It is designed to be run as part of system or container/jail initialization.
</para>

<para>
Unless the <arg choice="plain">--force</arg> option is used, <command>set-dynamic-hostname</command> will not attempt to set the dynamic hostname if it has already been set to something.
Thus setting the dynamic hostname for a container/jail can be done by simply setting it as the jail is created.
Any later execution of <command>set-dynamic-hostname</command> within the jail, as part of its startup process, will not override that.
</para>

<para>
No restrictions are placed upon hostnames by <command>set-dynamic-hostname</command> itself, nor by most operating systems, except length restrictions.
</para>

<refsection><title>The dynamic hostname</title>

<para>
The dynamic hostname is the hostname that is set with the <citerefentry><refentrytitle>sethostname</refentrytitle><manvolnum>2</manvolnum></citerefentry> library function, which may vary during the system's lifetime as the machine is (for example) granted DHCP leases.

_ _ _ _ _

- [To be done]: Could you update the set-dynamic-hostname manual text by writing out everything from "Any later execution" down to "except length restrictions." with "startup process" replaced by "boot sequence"? The listing plays no part in this.

_ _ _ _ _

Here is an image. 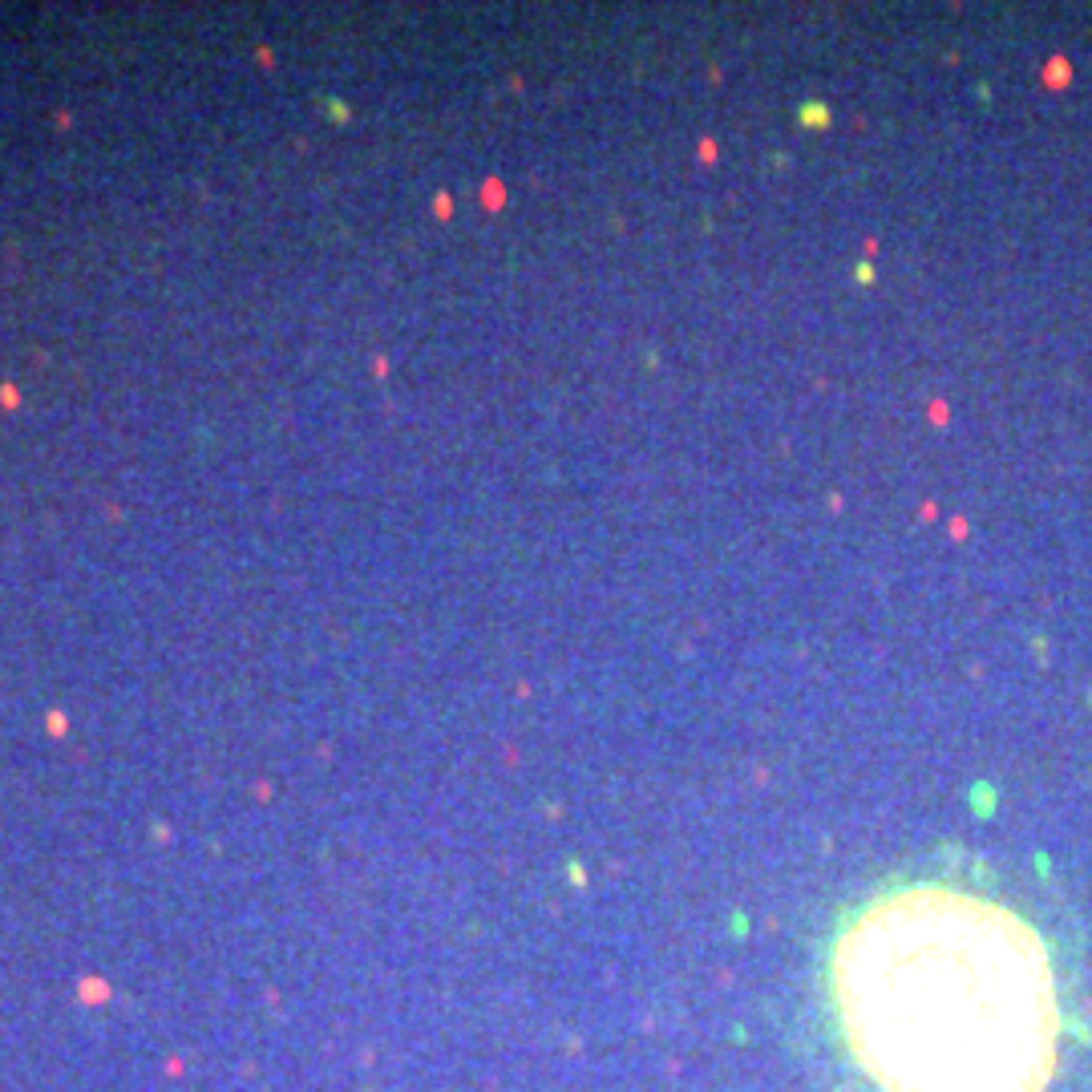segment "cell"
<instances>
[{"instance_id":"obj_1","label":"cell","mask_w":1092,"mask_h":1092,"mask_svg":"<svg viewBox=\"0 0 1092 1092\" xmlns=\"http://www.w3.org/2000/svg\"><path fill=\"white\" fill-rule=\"evenodd\" d=\"M825 1003L878 1092H1048L1084 1031L1068 939L979 862L858 898L825 951Z\"/></svg>"}]
</instances>
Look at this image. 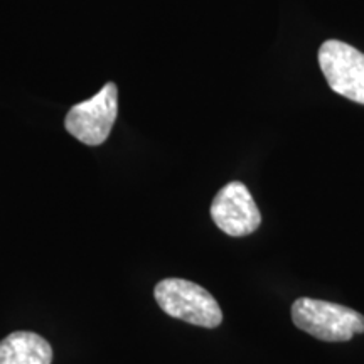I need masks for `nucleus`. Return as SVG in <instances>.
<instances>
[{
  "label": "nucleus",
  "mask_w": 364,
  "mask_h": 364,
  "mask_svg": "<svg viewBox=\"0 0 364 364\" xmlns=\"http://www.w3.org/2000/svg\"><path fill=\"white\" fill-rule=\"evenodd\" d=\"M318 65L334 93L364 105V54L343 41H326L318 49Z\"/></svg>",
  "instance_id": "nucleus-4"
},
{
  "label": "nucleus",
  "mask_w": 364,
  "mask_h": 364,
  "mask_svg": "<svg viewBox=\"0 0 364 364\" xmlns=\"http://www.w3.org/2000/svg\"><path fill=\"white\" fill-rule=\"evenodd\" d=\"M294 324L316 339L344 343L364 332V316L339 304L302 297L292 306Z\"/></svg>",
  "instance_id": "nucleus-1"
},
{
  "label": "nucleus",
  "mask_w": 364,
  "mask_h": 364,
  "mask_svg": "<svg viewBox=\"0 0 364 364\" xmlns=\"http://www.w3.org/2000/svg\"><path fill=\"white\" fill-rule=\"evenodd\" d=\"M154 295L159 307L167 316L208 329L221 324L223 312L220 304L206 289L194 282L166 279L156 285Z\"/></svg>",
  "instance_id": "nucleus-2"
},
{
  "label": "nucleus",
  "mask_w": 364,
  "mask_h": 364,
  "mask_svg": "<svg viewBox=\"0 0 364 364\" xmlns=\"http://www.w3.org/2000/svg\"><path fill=\"white\" fill-rule=\"evenodd\" d=\"M118 115V90L107 83L93 98L81 102L66 115L65 127L80 142L91 147L102 145L110 135Z\"/></svg>",
  "instance_id": "nucleus-3"
},
{
  "label": "nucleus",
  "mask_w": 364,
  "mask_h": 364,
  "mask_svg": "<svg viewBox=\"0 0 364 364\" xmlns=\"http://www.w3.org/2000/svg\"><path fill=\"white\" fill-rule=\"evenodd\" d=\"M211 218L221 231L236 238L255 233L262 223L260 209L241 182H230L216 194L211 204Z\"/></svg>",
  "instance_id": "nucleus-5"
},
{
  "label": "nucleus",
  "mask_w": 364,
  "mask_h": 364,
  "mask_svg": "<svg viewBox=\"0 0 364 364\" xmlns=\"http://www.w3.org/2000/svg\"><path fill=\"white\" fill-rule=\"evenodd\" d=\"M53 348L34 332H12L0 343V364H51Z\"/></svg>",
  "instance_id": "nucleus-6"
}]
</instances>
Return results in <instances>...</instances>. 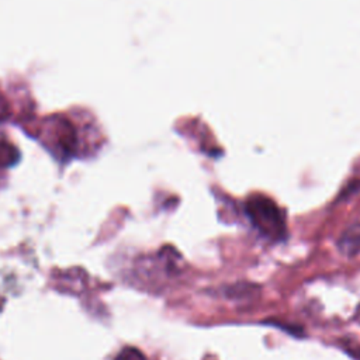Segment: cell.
<instances>
[{
	"instance_id": "cell-1",
	"label": "cell",
	"mask_w": 360,
	"mask_h": 360,
	"mask_svg": "<svg viewBox=\"0 0 360 360\" xmlns=\"http://www.w3.org/2000/svg\"><path fill=\"white\" fill-rule=\"evenodd\" d=\"M245 211L252 225L264 238L276 242L285 238L287 226L284 212L269 197L252 195L246 201Z\"/></svg>"
},
{
	"instance_id": "cell-2",
	"label": "cell",
	"mask_w": 360,
	"mask_h": 360,
	"mask_svg": "<svg viewBox=\"0 0 360 360\" xmlns=\"http://www.w3.org/2000/svg\"><path fill=\"white\" fill-rule=\"evenodd\" d=\"M338 249L346 257L360 253V222L349 225L338 239Z\"/></svg>"
},
{
	"instance_id": "cell-3",
	"label": "cell",
	"mask_w": 360,
	"mask_h": 360,
	"mask_svg": "<svg viewBox=\"0 0 360 360\" xmlns=\"http://www.w3.org/2000/svg\"><path fill=\"white\" fill-rule=\"evenodd\" d=\"M259 287L250 283H236L232 285H226L222 290V295L231 300H245L248 297H252L253 292H256Z\"/></svg>"
},
{
	"instance_id": "cell-4",
	"label": "cell",
	"mask_w": 360,
	"mask_h": 360,
	"mask_svg": "<svg viewBox=\"0 0 360 360\" xmlns=\"http://www.w3.org/2000/svg\"><path fill=\"white\" fill-rule=\"evenodd\" d=\"M114 360H146V357L136 347H125L115 356Z\"/></svg>"
},
{
	"instance_id": "cell-5",
	"label": "cell",
	"mask_w": 360,
	"mask_h": 360,
	"mask_svg": "<svg viewBox=\"0 0 360 360\" xmlns=\"http://www.w3.org/2000/svg\"><path fill=\"white\" fill-rule=\"evenodd\" d=\"M345 350H346L350 356H353V357H356V359H359V360H360V346H359V345L346 346V347H345Z\"/></svg>"
},
{
	"instance_id": "cell-6",
	"label": "cell",
	"mask_w": 360,
	"mask_h": 360,
	"mask_svg": "<svg viewBox=\"0 0 360 360\" xmlns=\"http://www.w3.org/2000/svg\"><path fill=\"white\" fill-rule=\"evenodd\" d=\"M353 318H354V321H356V322H359V323H360V304H359V307L356 308V311H354V316H353Z\"/></svg>"
}]
</instances>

_ _ _ _ _

- [Complete answer]:
Any later execution of <command>set-dynamic-hostname</command> within the jail, as part of its boot sequence, will not override that.
</para>

<para>
No restrictions are placed upon hostnames by <command>set-dynamic-hostname</command> itself, nor by most operating systems, except length restrictions.